I have a SP that executes in 5 seconds through SSMS
When that same SP is executed through a LINQ-to-SQL excel add-in it times out after 30 seconds (simpler queries for that same SP take a long time but return results)
I then changed the SP so that it reassigns all the input parameters to new local parameters inside the SP. That made the SP run in 36seconds in SSMS (so there is the reason why SSMS was so fast to begin with)
So I'm guessing that SQL server isn't making use of parameter sniffing for my LINQ-to-SQL queries?
So, my question is, is there any way to make the SP as fast in LINQ-to-SQL as it is in SSMS (with it's parameter sniffing)

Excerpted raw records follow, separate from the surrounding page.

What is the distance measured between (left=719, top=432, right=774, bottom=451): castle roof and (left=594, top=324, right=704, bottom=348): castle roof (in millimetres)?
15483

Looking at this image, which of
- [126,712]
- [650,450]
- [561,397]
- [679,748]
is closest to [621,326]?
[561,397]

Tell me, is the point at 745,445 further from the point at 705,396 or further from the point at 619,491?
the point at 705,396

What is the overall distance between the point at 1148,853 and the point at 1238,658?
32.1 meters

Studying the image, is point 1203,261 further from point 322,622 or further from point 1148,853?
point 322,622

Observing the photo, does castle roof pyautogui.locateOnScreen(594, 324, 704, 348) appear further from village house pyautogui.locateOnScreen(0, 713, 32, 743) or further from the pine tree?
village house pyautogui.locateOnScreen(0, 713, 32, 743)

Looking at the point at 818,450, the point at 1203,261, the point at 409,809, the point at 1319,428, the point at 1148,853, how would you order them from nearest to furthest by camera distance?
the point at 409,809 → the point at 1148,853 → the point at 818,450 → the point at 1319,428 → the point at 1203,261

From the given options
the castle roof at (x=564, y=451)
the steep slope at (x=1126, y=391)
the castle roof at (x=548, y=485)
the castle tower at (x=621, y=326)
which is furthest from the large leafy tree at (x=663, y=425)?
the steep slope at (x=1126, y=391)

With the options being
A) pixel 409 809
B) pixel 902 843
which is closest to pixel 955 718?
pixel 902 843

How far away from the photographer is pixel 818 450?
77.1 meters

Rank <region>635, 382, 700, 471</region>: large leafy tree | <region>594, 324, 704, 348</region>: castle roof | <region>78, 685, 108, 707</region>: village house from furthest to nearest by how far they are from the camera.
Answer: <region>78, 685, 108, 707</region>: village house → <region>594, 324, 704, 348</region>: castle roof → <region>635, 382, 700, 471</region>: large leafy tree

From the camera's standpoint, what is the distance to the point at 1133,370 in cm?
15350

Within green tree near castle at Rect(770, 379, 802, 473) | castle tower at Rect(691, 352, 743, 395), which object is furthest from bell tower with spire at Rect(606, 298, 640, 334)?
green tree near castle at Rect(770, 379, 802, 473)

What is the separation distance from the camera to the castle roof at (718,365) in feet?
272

SQL Server optimizes stored procedures the same way whether you call them from SSMS or from LINQ. But it does use plan caching. A plan is stored for later reuse with the same login + ansi settings. The first values passed in can determine how the plan looks. If a different login/settings starts with different values, that can result in a different cached plan. That's one explanation for performance differences between LINQ and SSMS.
To reset all cached plans, use:
DBCC FREEPROCCACHE
In order to have the SP optimized for exactly the values you're calling with, you could use with recompile
:
create procedure dbo.MySP with recompile as ...
This causes the procedure to be compiled for every invocation. This would negate parameterization.
(Your situation is rather unusual. SQL Server has an option to force parameterization, but there's no option to prevent it.)